**WHAT YOU SHOULD DO:** What you return should be only the lines in the entries below between the one holding "BLOG DEL BASKET" and the one holding "988e6abc Chipper Jones", ends included, with every picture left out.

**PROVIDED RECORDS:**

════

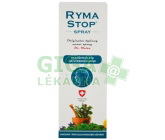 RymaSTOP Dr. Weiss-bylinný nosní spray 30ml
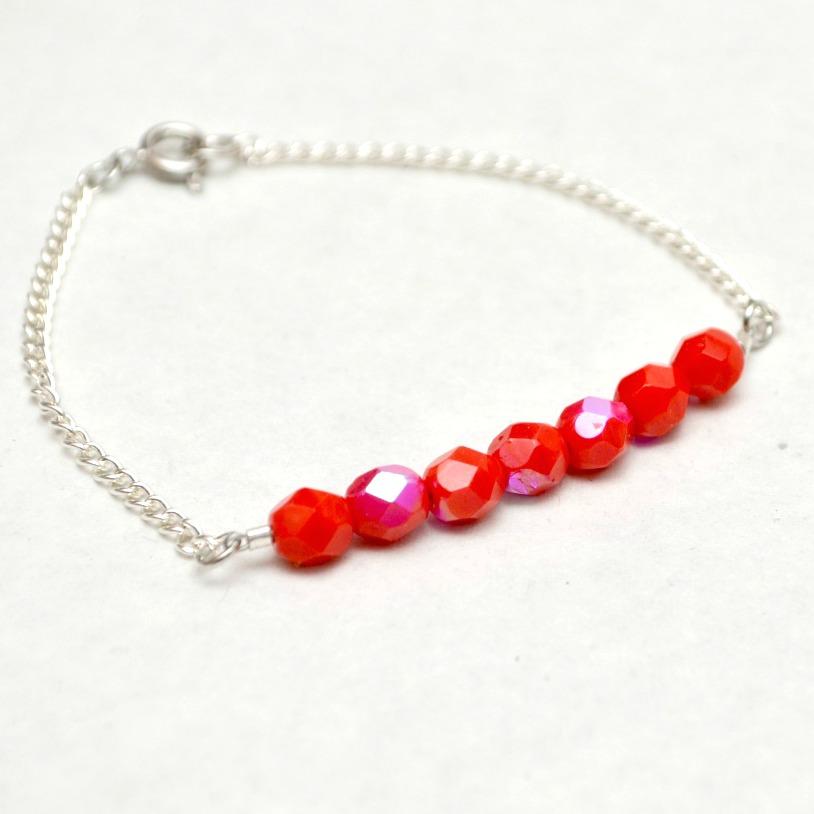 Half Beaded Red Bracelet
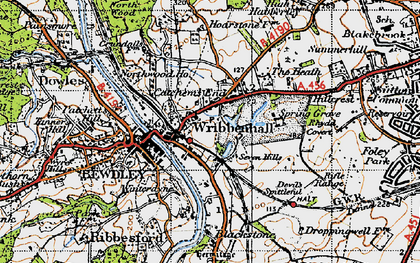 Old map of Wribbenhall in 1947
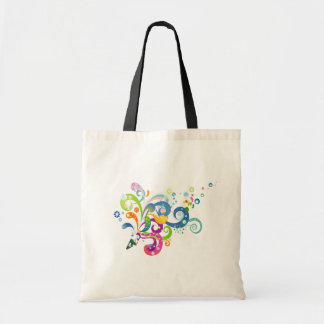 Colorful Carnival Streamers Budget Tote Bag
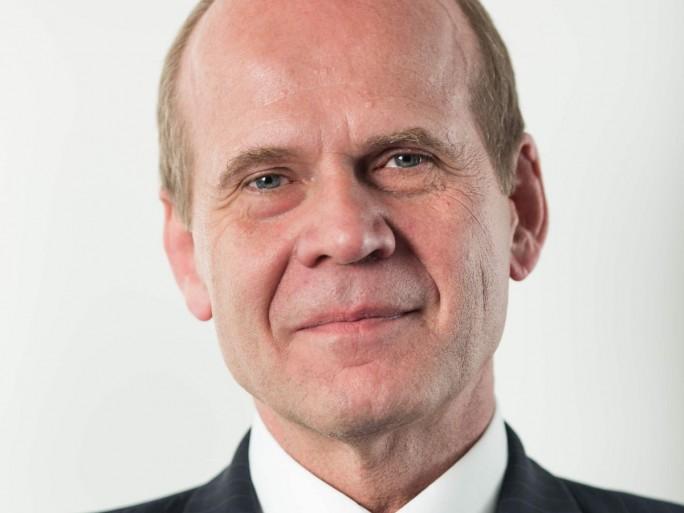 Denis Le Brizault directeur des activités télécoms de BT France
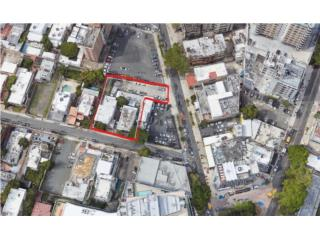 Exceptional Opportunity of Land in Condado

════

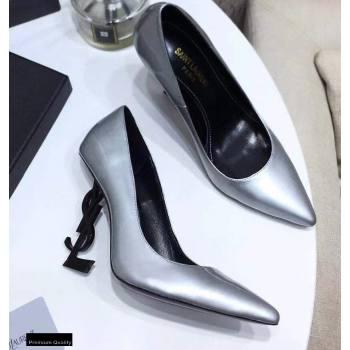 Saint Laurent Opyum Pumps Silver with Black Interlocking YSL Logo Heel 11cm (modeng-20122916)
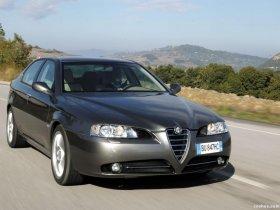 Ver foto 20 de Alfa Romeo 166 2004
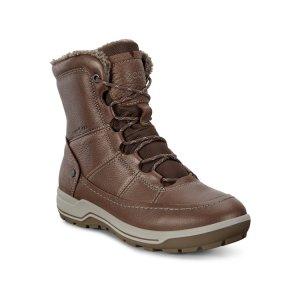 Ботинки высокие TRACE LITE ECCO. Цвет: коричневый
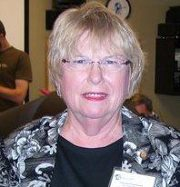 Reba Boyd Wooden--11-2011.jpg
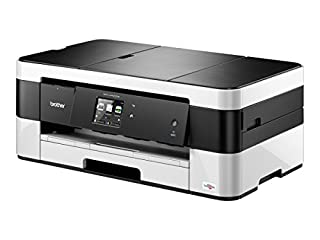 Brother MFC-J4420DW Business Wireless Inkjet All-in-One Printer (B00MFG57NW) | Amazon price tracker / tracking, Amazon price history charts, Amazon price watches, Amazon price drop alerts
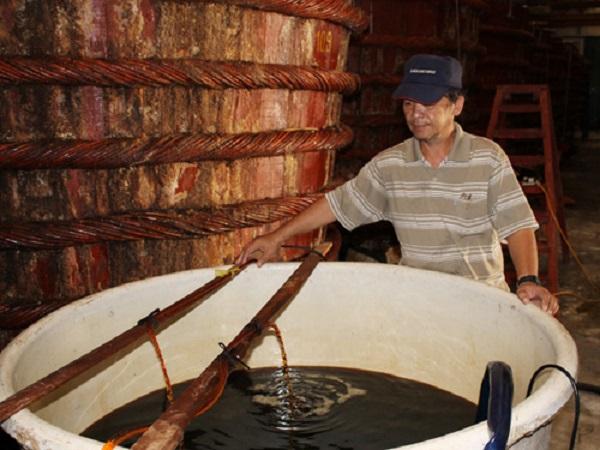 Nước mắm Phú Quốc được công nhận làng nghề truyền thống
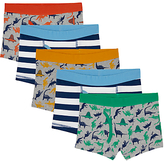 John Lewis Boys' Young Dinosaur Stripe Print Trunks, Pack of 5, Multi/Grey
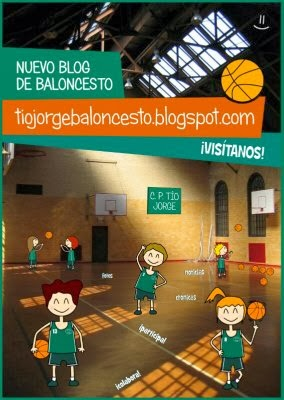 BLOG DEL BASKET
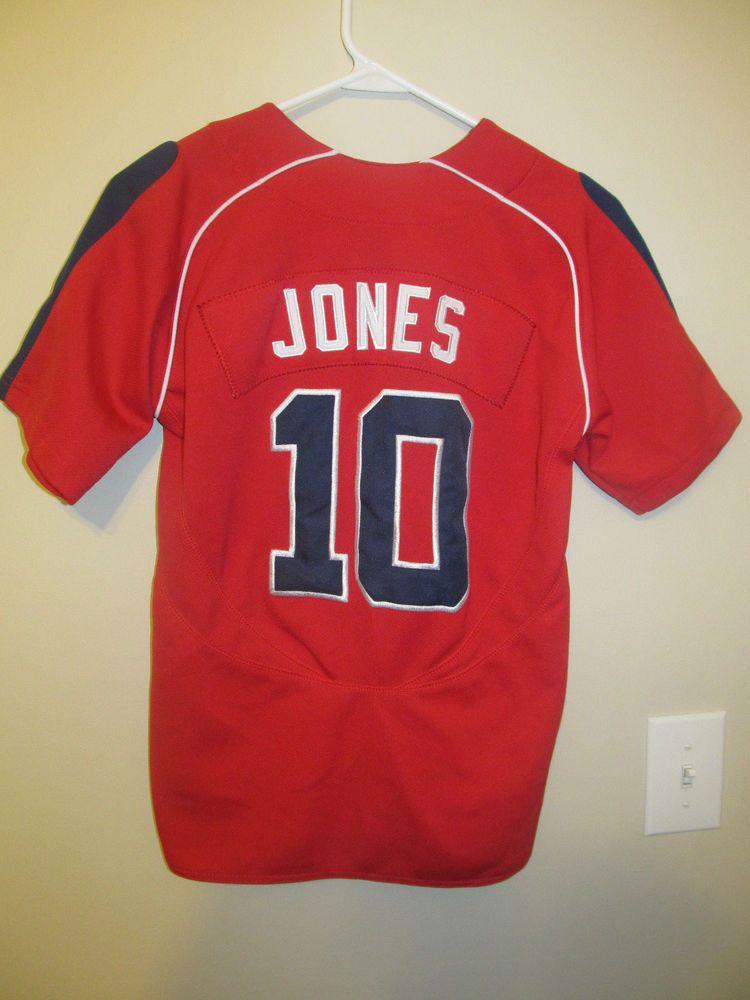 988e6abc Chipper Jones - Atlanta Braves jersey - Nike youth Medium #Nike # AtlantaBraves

════

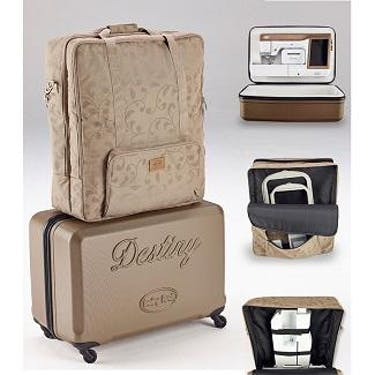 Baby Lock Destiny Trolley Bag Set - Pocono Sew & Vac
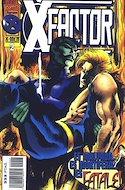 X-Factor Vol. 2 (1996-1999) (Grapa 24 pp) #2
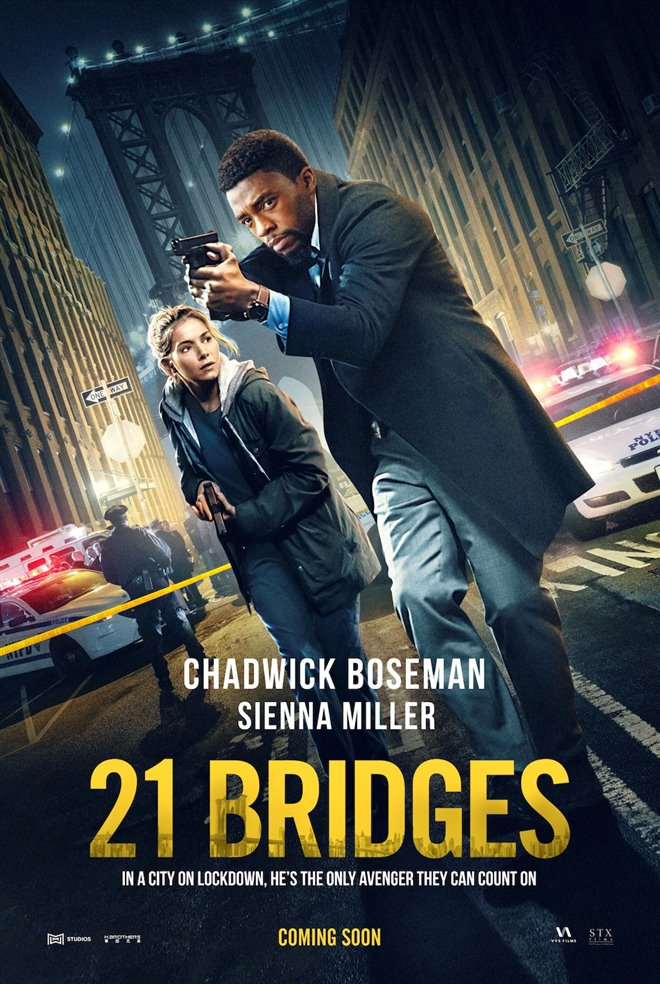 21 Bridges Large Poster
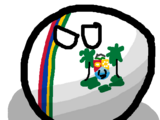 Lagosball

════

**YOUR RESPONSE:**
 BLOG DEL BASKET
 988e6abc Chipper Jones - Atlanta Braves jersey - Nike youth Medium #Nike # AtlantaBraves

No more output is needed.